9. Dans son mémoire en défense communiqué aux requérants, le ministre fait valoir que le refus de visa par la commission était fondé sur la menace à l'ordre public que représente la présence en France de Mme A, laquelle a, peu de temps avant le dépôt de la demande de visa, usurpé l'identité d'un tiers et utilisé des documents frauduleux dans le cadre de précédentes demandes de visa de court séjour.

10. Toutefois, la décision du 29 novembre 2021 émane du seul président de la commission de recours contre les décisions de refus de visa d'entrée en France, et non de la commission prise dans sa formation collégiale prévue à l'article D. 312-5 du code de l'entrée et du séjour des étrangers et du droit d'asile. Or, l'examen d'un recours par cette formation collégiale constitue, pour les intéressés, une garantie procédurale. Par suite, la demande de substitution de motif présentée par le ministre de l'intérieur ne peut être accueillie.

11. Il résulte de tout ce qui précède, sans qu'il y ait lieu de se prononcer sur les autres moyens de la requête, que les requérants sont fondés à demander l'annulation de la décision attaquée.

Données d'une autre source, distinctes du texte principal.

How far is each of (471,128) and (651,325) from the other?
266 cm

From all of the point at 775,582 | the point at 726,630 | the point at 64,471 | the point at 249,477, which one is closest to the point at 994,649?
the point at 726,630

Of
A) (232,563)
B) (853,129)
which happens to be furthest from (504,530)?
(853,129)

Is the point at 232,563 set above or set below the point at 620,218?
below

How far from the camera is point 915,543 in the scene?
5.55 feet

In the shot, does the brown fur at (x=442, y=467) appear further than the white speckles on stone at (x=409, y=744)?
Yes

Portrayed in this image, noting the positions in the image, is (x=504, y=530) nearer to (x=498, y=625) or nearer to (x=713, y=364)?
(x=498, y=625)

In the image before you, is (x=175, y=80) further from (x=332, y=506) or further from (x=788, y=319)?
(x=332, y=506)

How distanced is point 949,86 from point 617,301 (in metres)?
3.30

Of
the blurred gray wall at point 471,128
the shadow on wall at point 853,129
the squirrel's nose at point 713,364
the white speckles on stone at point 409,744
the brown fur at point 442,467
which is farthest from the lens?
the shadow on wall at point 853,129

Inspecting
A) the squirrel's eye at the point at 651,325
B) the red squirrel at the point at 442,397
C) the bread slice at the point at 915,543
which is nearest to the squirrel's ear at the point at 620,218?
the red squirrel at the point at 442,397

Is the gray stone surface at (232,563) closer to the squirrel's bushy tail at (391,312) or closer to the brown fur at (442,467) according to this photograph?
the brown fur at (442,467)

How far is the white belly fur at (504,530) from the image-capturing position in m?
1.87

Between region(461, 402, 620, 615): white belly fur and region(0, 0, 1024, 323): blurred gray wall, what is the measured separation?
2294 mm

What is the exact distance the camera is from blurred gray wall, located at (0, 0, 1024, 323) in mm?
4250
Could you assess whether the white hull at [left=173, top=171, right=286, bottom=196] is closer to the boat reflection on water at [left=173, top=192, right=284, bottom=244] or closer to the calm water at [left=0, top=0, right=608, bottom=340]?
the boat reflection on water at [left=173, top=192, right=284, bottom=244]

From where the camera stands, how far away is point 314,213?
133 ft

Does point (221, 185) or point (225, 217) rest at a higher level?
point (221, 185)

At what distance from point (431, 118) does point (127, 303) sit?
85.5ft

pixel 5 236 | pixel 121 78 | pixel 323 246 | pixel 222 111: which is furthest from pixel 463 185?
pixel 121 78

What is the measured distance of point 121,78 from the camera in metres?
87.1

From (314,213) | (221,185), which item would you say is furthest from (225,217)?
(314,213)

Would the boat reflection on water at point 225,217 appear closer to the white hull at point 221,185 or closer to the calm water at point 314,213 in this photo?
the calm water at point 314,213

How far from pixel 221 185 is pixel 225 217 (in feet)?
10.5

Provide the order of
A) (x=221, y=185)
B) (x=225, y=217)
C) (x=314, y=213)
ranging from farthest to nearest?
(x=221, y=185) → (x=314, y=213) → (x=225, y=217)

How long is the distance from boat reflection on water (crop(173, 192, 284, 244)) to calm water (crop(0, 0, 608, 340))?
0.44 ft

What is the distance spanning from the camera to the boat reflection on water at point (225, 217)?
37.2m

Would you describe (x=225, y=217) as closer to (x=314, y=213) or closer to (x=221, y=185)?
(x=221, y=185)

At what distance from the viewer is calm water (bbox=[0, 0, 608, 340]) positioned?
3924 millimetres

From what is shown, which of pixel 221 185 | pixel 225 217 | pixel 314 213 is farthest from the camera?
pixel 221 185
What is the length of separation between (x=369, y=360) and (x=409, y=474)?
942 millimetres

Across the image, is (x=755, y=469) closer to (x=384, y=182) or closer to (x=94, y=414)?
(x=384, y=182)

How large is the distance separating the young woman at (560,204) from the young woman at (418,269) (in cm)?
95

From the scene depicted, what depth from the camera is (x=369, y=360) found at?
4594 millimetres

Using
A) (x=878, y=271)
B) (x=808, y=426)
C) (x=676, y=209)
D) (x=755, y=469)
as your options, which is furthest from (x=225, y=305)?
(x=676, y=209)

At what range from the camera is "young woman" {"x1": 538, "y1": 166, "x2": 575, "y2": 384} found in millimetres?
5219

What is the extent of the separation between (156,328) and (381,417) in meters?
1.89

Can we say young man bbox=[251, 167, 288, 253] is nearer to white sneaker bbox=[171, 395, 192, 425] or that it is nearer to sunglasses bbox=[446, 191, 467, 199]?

Sur les conclusions à fin d'injonction sous astreinte :

12. Eu égard à ses motifs, le présent jugement implique seulement qu'il soit enjoint au ministre de l'intérieur de faire procéder à l'examen de la demande par la commission de recours contre les décisions de refus de visa d'entrée en France. Il y a lieu, dans les circonstances de l'espèce, d'enjoindre au ministre de l'intérieur de faire procéder à cet examen dans un délai de deux mois à compter de la notification du jugement. Il n'y a pas lieu d'assortir cette injonction d'une astreinte.

Sur les frais liés au litige :

13. Il y a lieu, dans les circonstances de l'espèce, de mettre à la charge de l'Etat une somme de 1 000 euros au titre des frais exposés par les requérants et non compris dans les dépens.

D E C I D E :

Article 1er : La décision du président de la commission de recours contre les décisions de refus de visa d'entrée en France du 29 novembre 2021 est annulée.

Article 2 : Il est enjoint au ministre de l'intérieur de faire procéder à l'examen de la demande par la commission de recours contre les décisions de refus de visa d'entrée en France dans un délai de deux mois à compter de la notification du présent jugement.

Article 3 : L'Etat versera aux requérants une somme de 1 000 euros en application des dispositions de l'article L. 761-1 du code de justice administrative.

Article 4 : Le surplus des conclusions de la requête est rejeté.

Article 5 : Le présent jugement sera notifié à M. D B, Mme C A et au ministre de l'intérieur.

Délibéré après l'audience du 27 juin 2022, à laquelle siégeaient :

Mme Rimeu, présidente,

M. Desimon, conseiller,

M. Guilloteau, conseiller.

Rendu public par mise à disposition au greffe le 18 juillet 2022.

Le rapporteur,

T. E

La présidente,

S. RIMEU

La greffière,

S. JEGO

La République mande et ordonne au ministre de l'intérieur en ce qui le concerne ou à tous commissaires de justice à ce requis en ce qui concerne les voies de droit commun contre les parties privées, de pourvoir à l'exécution de la présente décision.